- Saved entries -
··········

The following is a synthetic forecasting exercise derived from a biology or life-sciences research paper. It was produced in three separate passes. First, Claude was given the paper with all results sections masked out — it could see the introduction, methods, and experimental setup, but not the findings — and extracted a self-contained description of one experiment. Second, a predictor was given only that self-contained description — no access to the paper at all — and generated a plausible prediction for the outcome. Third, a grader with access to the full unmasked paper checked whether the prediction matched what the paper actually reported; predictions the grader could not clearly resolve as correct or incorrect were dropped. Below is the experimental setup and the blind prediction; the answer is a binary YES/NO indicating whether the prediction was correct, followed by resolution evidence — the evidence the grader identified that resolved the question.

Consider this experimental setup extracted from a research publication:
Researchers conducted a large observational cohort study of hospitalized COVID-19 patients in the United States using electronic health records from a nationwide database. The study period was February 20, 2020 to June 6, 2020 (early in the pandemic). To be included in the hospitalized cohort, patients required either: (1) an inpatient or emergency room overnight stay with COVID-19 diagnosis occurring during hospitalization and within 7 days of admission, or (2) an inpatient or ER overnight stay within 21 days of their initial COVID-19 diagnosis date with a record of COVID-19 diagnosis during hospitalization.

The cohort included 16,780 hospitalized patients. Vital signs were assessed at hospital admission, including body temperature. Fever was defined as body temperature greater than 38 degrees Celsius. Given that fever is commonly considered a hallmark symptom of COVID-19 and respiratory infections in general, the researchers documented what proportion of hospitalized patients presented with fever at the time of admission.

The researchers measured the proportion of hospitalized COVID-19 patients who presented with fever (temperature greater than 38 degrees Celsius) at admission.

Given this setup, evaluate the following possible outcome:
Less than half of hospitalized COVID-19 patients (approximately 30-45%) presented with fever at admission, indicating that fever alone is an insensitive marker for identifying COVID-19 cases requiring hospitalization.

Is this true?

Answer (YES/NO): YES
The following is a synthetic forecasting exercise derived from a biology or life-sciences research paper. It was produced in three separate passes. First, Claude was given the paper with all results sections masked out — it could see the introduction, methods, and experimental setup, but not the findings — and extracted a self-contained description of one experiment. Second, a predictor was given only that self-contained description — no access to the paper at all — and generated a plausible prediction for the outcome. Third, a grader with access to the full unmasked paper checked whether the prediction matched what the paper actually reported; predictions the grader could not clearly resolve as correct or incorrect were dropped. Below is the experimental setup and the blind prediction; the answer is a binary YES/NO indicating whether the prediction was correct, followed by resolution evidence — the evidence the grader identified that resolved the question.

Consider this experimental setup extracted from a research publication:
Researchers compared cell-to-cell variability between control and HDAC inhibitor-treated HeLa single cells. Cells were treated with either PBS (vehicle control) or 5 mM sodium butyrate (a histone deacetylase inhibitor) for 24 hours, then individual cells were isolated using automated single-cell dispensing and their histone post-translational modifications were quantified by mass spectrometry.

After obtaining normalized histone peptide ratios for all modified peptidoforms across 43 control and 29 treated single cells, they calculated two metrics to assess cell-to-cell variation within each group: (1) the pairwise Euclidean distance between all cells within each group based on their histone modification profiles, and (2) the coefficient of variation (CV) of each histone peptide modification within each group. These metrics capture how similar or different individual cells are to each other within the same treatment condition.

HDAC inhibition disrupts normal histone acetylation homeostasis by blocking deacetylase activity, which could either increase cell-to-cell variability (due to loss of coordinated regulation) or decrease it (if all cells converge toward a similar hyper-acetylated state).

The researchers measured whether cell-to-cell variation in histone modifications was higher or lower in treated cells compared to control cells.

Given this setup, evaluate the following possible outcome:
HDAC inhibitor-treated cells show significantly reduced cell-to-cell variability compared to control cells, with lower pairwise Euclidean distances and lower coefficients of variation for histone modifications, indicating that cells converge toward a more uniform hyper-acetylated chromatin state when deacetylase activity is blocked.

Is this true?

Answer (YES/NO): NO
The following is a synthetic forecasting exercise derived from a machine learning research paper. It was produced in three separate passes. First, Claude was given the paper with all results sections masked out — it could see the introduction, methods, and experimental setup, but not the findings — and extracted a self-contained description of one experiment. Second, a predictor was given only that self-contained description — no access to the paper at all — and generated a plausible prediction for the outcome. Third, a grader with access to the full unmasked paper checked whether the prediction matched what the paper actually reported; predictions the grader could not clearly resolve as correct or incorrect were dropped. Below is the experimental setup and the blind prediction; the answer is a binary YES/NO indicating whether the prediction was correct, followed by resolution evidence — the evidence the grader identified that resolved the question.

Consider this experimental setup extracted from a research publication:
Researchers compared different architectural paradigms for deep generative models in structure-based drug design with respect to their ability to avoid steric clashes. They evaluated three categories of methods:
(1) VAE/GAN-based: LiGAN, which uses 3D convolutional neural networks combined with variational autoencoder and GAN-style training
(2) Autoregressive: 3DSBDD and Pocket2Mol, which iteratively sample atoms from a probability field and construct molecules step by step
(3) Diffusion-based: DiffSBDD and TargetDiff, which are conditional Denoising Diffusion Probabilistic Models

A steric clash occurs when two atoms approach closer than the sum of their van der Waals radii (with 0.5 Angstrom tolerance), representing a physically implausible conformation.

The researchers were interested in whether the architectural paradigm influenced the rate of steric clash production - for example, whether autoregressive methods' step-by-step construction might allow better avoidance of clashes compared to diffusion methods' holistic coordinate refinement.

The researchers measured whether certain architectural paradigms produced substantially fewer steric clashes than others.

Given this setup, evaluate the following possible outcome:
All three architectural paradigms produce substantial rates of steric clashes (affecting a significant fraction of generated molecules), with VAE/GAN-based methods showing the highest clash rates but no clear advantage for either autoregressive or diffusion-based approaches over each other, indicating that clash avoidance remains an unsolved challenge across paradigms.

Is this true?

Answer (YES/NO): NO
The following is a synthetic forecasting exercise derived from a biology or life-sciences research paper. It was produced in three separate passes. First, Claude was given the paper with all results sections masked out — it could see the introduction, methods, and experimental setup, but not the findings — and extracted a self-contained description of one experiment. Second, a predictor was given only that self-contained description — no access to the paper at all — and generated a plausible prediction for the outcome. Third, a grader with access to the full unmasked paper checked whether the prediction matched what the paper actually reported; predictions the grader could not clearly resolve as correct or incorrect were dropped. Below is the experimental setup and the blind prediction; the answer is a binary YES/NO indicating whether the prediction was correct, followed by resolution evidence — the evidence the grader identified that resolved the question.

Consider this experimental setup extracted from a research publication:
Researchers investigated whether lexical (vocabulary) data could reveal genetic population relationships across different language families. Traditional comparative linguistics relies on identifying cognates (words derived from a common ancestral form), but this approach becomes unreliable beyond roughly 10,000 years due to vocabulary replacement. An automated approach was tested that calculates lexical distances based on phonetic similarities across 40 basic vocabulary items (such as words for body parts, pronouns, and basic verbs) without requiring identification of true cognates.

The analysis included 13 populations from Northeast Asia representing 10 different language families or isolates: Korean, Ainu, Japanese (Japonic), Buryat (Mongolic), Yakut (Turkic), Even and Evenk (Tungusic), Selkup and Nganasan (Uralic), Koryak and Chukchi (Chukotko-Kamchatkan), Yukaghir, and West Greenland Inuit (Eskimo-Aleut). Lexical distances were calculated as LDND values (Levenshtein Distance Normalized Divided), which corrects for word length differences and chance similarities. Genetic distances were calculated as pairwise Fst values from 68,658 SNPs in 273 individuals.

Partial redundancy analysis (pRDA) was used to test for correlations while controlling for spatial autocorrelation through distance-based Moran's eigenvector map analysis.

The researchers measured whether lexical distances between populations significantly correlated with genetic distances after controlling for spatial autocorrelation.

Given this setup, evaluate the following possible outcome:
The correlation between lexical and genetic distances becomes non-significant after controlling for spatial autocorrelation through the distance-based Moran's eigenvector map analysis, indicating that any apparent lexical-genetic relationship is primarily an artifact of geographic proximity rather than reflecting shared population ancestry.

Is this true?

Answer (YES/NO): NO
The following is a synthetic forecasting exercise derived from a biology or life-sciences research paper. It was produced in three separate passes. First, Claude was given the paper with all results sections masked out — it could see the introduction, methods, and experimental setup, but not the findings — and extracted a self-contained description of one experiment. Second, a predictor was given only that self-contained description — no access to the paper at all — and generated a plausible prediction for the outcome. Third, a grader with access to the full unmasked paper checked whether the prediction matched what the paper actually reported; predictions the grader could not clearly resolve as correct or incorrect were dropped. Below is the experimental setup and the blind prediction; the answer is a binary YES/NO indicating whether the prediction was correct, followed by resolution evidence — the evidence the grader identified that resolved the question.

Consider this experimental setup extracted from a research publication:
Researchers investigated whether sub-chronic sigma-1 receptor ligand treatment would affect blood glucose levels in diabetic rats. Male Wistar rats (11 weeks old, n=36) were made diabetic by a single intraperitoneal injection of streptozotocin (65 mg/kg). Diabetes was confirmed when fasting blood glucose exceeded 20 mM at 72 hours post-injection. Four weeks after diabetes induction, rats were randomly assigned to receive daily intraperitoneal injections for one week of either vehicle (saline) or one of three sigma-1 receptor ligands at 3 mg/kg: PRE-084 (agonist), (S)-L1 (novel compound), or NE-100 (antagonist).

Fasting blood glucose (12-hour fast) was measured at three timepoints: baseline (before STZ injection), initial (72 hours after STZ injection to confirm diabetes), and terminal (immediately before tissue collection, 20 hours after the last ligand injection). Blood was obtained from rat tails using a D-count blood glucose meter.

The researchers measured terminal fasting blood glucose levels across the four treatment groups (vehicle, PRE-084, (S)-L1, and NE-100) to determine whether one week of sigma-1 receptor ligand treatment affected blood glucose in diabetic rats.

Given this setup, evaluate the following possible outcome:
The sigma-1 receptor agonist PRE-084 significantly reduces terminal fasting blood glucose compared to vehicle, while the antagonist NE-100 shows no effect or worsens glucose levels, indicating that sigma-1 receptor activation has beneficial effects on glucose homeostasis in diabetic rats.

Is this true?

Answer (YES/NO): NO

··········

After counting the lines of the records above that hold the word "atoms", give the total and nothing else.

- Task answer -
2